The imagination malaise even extends to politics. 2019 saw some Democratic pols unveil an environmental plan that they dubbed The Green New Deal. The last two words are a clear reference to President Franklin Delano Roosevelt's once-popular New Deal program originally put into place in 1933. Now, on the one hand, that makes sense. Many Democrats idolize FDR, a man elected four times to the presidency, and whose New Deal program helped citizens during an economic depression. But, it's a nearly 90-year-old program. It would have been like FDR naming something in 1933 after a program from 1847. It would have left some people scratching their heads (or shaking them).

It really does seem as if we are bereft of ideas. Not everywhere, of course. Things like the Internet, smartphones, virtual reality, and most technology-related inventions and advancements are unheralded in human history, and are certainly not reheated ideas from long ago. Still, when it comes to a lot of cultural touchstones, we've pretty much mined things to the point of depletion. Heck, just last month Xfinity (of all things) managed to shoehorn its way into making a four-minute commercial that attempted to evoke nostalgia for E.T., a movie nearly four decades old. That one didn't quite work, in my humble opinion.

Even the Marvel Cinematic Universe (MCU), which some in the younger generation have said is their cultural standard, seems like a rehash to me (though a very good one). You've gotta remember -- I was a kid in the '70s and '80s, when there were live-action Wonder Woman, Incredible Hulk, and Spider-Man TV shows, television movie adaptations of Thor and Captain America, and the Batman big screen blockbuster. Plus, I read a lot of the comic books which the MCU (and DC) stuff is based upon. So, not even the comic book movies (as excellent as they are) are really new.

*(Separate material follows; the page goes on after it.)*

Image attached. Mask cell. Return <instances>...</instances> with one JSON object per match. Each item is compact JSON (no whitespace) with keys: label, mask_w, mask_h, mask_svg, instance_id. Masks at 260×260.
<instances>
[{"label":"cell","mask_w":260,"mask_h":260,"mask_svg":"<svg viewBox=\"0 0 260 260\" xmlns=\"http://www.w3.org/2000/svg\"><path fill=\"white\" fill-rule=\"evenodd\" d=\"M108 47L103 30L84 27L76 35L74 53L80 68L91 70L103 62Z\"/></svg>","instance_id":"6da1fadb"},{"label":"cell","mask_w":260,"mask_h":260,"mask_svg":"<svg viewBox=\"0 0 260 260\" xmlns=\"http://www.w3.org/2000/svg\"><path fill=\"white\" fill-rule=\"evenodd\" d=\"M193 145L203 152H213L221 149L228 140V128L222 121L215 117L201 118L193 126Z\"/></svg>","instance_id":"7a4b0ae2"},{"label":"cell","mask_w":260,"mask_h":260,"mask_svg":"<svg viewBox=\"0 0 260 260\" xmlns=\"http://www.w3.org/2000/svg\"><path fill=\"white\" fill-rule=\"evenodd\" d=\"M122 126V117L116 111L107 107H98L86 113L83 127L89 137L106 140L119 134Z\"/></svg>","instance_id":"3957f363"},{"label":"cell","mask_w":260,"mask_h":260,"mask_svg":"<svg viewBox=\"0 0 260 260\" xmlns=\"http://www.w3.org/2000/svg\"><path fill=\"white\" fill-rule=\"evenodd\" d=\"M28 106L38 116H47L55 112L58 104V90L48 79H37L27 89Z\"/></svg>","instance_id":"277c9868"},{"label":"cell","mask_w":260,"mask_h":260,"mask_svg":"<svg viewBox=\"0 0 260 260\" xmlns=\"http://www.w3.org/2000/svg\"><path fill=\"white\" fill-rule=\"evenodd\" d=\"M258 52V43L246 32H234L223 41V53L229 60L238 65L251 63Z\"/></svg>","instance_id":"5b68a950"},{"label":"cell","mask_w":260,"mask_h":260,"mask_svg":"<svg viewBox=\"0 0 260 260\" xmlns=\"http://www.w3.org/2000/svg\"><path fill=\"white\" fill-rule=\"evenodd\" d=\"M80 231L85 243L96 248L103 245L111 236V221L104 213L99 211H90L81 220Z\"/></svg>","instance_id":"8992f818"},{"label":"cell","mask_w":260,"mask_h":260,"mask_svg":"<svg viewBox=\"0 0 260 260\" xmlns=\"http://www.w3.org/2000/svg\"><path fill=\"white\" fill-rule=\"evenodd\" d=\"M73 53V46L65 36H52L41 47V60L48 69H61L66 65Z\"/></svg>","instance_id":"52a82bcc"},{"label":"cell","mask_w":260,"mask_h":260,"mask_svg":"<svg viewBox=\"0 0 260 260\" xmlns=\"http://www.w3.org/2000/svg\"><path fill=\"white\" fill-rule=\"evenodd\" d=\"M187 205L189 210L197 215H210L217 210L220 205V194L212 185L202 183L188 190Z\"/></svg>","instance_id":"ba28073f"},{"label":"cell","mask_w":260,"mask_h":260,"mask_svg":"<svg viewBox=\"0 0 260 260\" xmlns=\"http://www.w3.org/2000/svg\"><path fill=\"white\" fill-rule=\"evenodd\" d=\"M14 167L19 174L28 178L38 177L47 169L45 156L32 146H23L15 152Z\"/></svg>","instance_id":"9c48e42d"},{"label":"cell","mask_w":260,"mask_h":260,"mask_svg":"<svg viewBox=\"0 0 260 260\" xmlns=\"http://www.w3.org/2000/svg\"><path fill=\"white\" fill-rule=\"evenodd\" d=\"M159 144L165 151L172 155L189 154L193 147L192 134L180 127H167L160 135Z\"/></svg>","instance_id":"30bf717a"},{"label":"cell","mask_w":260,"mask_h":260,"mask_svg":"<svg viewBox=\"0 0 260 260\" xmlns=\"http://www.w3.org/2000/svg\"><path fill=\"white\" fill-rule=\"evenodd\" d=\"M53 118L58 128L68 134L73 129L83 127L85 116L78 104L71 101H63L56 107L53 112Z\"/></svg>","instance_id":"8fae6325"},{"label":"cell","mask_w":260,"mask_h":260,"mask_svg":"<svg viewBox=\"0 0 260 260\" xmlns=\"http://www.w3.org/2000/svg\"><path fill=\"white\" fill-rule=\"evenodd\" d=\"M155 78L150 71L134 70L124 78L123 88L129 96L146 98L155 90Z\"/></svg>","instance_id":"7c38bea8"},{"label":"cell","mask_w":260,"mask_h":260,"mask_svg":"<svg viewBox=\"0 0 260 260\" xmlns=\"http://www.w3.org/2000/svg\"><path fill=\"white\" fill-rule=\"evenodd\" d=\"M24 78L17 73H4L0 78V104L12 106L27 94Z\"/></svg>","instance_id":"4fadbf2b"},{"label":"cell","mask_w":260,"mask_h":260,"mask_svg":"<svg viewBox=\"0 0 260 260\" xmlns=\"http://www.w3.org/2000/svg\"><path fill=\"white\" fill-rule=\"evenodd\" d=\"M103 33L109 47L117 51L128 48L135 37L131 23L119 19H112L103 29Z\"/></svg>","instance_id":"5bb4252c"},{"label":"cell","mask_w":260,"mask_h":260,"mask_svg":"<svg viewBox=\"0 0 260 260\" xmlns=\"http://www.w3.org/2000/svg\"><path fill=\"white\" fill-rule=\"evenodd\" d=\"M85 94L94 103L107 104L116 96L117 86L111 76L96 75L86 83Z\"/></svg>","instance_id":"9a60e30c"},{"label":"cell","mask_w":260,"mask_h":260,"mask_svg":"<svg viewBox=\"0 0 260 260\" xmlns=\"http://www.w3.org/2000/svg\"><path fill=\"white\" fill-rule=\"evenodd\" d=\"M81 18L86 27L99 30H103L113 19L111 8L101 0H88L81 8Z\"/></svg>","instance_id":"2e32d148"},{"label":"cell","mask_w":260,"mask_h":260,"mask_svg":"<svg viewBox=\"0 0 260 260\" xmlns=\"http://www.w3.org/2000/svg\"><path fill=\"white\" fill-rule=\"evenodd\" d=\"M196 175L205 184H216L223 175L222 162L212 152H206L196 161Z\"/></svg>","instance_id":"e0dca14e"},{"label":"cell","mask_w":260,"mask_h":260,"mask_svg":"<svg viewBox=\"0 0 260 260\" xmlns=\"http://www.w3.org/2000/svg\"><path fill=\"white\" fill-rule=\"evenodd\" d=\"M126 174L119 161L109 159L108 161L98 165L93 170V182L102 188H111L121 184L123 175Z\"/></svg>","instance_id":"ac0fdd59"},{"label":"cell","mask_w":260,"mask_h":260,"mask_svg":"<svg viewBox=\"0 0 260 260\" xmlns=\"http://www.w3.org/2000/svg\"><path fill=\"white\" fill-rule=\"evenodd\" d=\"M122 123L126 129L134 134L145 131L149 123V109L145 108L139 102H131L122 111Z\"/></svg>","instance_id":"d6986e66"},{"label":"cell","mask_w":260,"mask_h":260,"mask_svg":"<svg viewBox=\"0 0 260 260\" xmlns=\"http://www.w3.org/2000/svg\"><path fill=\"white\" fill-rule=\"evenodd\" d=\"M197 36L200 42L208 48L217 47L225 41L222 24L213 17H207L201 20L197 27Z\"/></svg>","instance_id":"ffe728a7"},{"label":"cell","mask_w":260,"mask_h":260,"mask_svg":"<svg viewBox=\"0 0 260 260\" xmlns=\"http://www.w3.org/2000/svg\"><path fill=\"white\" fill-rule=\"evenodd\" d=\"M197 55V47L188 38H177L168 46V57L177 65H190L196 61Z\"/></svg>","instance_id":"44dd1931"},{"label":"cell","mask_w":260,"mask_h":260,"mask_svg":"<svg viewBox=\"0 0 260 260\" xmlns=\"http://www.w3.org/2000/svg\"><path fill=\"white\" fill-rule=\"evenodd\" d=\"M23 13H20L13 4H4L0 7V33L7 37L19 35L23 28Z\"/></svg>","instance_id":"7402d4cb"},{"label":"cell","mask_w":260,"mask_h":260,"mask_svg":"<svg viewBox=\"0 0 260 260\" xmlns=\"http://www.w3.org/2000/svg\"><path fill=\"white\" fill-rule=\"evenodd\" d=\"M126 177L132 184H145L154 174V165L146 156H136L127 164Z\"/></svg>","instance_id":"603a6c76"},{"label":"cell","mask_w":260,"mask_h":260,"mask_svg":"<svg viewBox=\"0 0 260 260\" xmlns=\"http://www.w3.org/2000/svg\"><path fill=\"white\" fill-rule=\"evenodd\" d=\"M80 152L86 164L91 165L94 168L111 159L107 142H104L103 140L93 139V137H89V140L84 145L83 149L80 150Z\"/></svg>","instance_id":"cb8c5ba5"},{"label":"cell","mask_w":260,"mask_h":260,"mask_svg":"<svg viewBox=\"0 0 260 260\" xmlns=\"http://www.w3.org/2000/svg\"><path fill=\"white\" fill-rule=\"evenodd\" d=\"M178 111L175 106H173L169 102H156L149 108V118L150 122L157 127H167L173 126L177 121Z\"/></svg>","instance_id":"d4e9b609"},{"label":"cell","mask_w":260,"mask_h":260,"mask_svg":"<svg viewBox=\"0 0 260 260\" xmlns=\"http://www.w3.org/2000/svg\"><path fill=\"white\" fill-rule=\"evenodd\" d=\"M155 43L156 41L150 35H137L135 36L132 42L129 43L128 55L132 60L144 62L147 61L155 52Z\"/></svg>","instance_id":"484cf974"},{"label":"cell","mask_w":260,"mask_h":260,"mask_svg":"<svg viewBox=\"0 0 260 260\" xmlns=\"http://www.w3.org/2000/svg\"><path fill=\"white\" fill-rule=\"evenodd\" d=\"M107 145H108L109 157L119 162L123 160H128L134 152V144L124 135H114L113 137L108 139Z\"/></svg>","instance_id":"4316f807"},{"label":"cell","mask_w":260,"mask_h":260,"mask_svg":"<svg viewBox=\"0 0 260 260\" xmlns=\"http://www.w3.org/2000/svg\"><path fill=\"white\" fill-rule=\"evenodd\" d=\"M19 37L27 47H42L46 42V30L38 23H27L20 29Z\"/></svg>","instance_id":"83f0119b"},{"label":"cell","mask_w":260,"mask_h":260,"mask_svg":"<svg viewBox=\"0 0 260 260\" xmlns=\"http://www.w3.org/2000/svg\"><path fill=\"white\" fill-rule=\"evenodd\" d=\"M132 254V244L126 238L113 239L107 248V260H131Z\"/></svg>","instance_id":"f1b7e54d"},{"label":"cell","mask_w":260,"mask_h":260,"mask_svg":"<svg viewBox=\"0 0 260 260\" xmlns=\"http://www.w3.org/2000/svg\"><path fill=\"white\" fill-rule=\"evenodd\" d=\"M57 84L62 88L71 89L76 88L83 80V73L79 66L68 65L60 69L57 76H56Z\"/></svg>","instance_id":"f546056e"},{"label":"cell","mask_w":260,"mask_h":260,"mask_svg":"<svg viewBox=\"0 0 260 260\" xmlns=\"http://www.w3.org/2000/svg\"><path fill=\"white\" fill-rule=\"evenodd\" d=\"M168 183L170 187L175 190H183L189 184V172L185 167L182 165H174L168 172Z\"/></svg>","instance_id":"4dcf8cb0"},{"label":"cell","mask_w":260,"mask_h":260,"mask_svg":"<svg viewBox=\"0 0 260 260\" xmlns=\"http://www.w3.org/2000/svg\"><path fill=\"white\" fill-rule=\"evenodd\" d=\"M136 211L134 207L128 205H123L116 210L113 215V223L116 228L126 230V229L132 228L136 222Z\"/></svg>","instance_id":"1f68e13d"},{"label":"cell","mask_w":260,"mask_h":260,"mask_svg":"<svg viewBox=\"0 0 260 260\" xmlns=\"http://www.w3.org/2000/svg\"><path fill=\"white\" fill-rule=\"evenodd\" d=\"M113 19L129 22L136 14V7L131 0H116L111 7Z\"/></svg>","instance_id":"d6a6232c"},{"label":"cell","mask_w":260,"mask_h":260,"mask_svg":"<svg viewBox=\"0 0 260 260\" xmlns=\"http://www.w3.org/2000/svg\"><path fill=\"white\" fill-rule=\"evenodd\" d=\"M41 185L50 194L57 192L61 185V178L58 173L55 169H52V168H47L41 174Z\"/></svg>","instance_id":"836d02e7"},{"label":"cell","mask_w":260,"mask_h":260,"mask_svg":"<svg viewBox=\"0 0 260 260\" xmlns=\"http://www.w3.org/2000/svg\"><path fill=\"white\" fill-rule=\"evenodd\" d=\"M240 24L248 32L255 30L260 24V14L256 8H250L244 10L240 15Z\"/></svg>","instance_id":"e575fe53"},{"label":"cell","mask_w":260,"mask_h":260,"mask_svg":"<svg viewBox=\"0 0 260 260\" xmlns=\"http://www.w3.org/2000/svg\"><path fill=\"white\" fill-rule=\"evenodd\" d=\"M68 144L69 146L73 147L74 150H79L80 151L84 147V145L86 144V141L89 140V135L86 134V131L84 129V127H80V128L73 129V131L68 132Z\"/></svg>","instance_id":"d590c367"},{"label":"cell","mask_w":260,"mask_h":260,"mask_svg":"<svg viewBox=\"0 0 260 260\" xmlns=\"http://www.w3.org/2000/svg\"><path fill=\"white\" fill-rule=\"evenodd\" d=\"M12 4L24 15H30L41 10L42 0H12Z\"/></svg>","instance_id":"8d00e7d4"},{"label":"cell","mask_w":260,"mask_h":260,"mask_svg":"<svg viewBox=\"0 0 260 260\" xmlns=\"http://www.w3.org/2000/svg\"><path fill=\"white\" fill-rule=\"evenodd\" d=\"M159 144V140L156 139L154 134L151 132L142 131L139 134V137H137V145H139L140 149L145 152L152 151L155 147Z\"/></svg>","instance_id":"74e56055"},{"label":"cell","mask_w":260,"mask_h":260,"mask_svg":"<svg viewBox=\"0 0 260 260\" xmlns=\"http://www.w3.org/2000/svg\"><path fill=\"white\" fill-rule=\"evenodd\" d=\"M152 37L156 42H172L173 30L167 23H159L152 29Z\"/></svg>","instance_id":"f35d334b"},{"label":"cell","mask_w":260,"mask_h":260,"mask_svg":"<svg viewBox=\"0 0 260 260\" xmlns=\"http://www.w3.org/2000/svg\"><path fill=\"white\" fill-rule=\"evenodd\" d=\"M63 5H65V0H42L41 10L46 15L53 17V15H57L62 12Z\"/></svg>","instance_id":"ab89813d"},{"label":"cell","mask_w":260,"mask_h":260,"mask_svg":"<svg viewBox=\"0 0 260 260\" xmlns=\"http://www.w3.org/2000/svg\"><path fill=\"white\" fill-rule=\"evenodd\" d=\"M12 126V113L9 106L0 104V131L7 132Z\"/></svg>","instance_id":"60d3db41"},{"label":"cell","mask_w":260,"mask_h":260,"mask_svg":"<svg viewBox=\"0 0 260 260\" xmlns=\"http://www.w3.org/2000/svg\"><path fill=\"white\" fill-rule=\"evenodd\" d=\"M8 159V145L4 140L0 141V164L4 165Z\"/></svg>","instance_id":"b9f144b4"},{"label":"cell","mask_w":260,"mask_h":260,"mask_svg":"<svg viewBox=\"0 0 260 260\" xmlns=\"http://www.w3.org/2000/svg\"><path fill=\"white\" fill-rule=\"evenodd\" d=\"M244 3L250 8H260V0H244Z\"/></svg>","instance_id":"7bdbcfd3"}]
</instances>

I dunno. I suppose it can be argued that there haven't really been any new story ideas since Shakespeare pretty much covered them all some 400-plus years ago, but still.... can we at least try to be original? The sweet, sugary rush of nostalgia for people my age has been indulged to a nauseating degree. No doubt, once the vultures have picked us dry, they'll likely move on to stuff from the late '90s and '00s to resurrect for those younger than myself. But a big part of me wishes that we'd see content and ideas that would be fresh and new for the current generation, though that's probably too much to ask.

And it's unlikely that folks ringing-in the new year in 1920 exclaimed, 'We're going to party like it's the 1820s!'  Just saying.